* Actions to take:
**a.** For the grammar forum thread below, answer yes or no to whether each statement agrees with it, and quote the deciding words: (i) Falcon is bothered when people mix up "lose" and "loose." (ii) AZ Jim posted on Nov 25, 2014. (iii) Raven says "there" and "their" are rarely misused.
**b.** In the grammar forum thread below, rewrite the paragraph beginning "Some times I think I need" in fewer words, keeping its main points.
**c.** Write the next post in the grammar forum thread below, following on from its last post.

* Document text:
>> BEGIN

# Grammar lesson for the day;)



## Denise1952 (Nov 24, 2014)




----------



## jujube (Nov 24, 2014)

I want one of those.....the trophy, not the 'trophe....  Good one, Denise!


----------



## Sassycakes (Nov 25, 2014)

Great one, just too funny !


----------



## Falcon (Nov 25, 2014)

Denise, It irks me when some people don't know the difference between  LOSE and LOOSE .


----------



## Meanderer (Nov 25, 2014)




----------



## AZ Jim (Dec 12, 2014)

How 'bout the infamous to, too, two dilemma?


----------



## Raven (Dec 12, 2014)

There and their are two words that are commonly used incorrectly.

Some times I think I need to take a few grammar lessons because it has been a long time
since I was in school.

>> END

* Information supplied:
>> BEGIN

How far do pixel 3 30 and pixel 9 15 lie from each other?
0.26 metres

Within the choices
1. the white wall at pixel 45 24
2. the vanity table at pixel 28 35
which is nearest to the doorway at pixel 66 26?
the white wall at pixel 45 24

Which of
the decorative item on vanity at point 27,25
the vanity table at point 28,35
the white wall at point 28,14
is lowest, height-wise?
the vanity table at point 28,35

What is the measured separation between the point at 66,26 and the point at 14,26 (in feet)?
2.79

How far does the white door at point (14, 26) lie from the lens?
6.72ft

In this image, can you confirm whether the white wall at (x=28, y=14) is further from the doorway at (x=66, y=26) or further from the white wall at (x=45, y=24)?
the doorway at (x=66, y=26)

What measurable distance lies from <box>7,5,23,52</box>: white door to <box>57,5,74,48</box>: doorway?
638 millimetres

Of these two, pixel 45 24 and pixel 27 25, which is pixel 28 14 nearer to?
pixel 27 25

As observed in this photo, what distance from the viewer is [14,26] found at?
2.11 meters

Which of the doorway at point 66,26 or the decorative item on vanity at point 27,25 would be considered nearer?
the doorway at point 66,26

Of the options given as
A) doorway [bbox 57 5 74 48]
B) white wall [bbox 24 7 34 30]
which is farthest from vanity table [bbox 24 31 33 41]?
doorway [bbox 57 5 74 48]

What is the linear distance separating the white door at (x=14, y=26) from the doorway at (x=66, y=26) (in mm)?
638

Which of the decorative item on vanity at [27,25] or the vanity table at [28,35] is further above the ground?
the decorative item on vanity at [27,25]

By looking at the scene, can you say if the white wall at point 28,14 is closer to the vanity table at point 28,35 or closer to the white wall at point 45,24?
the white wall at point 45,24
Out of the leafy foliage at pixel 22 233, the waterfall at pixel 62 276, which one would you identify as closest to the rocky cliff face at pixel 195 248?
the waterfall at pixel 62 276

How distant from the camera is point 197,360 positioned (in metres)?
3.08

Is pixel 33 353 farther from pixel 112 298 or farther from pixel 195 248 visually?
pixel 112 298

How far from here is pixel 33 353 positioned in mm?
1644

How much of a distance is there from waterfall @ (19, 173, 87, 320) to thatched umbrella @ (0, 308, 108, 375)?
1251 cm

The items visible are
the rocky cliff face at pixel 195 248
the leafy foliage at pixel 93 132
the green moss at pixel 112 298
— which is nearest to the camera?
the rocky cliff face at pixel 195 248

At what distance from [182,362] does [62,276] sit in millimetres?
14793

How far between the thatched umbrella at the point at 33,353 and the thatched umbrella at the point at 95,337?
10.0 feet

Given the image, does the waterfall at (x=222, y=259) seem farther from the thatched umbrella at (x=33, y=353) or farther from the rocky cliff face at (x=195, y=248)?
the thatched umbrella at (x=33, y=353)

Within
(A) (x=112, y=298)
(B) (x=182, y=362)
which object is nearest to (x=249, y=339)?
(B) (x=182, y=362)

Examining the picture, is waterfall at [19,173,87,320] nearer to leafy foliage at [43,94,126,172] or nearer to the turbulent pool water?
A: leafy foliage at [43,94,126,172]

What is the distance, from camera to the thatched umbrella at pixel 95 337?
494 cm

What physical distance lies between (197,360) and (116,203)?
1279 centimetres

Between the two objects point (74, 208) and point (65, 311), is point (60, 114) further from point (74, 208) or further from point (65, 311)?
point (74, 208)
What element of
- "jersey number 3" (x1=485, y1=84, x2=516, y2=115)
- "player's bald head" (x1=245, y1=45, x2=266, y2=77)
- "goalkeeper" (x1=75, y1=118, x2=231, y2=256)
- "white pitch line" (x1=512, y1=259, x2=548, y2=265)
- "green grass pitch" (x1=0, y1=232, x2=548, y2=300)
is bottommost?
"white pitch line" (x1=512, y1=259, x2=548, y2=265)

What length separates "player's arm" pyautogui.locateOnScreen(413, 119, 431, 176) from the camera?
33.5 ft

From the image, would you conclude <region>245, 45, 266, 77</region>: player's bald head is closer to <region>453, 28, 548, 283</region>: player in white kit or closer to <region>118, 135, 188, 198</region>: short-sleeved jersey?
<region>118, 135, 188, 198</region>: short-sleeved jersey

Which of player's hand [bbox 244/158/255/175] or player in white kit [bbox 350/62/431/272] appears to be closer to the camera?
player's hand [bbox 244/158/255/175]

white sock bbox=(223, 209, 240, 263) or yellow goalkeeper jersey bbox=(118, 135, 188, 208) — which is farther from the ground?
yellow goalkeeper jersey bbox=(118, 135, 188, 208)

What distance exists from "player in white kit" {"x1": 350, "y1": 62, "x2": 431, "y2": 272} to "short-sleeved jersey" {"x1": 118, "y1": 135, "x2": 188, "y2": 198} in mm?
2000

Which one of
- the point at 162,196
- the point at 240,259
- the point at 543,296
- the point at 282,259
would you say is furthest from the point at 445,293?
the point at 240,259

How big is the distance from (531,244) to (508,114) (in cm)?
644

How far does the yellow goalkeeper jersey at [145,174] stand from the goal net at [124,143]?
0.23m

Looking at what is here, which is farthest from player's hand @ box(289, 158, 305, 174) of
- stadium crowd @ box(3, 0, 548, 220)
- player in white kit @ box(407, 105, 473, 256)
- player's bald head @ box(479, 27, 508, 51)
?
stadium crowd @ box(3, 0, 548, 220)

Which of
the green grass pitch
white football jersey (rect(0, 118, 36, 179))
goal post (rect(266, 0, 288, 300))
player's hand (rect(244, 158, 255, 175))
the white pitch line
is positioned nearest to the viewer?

>> END

* The answers:
**a.**
(i) Yes: "It irks me when some people don't know the difference between"
(ii) No: "AZ Jim (Dec 12, 2014)"
(iii) No: "There and their are two words that are commonly used incorrectly."

**b.** Sometimes I feel I need some grammar lessons, since I left school long ago.

**c.**
----------



## Denise1952 (Dec 12, 2014)

Hi all,

Sorry I didn't see your replies, to add to the list, then and than are hard ones, or were for me until I had an English Comp. class.  As some of you can tell on here, I seem to conveniently forget a lot of what I was taught, LOL!


----------



## Denise1952 (Dec 12, 2014)

AZ Jim said:


> How 'bout the infamous to, too, two dilemma?



and don't forget tutu, LOL!!  Oh wait, tu tu, LOL!!


----------



## Raven (Dec 12, 2014)

Me too Denise.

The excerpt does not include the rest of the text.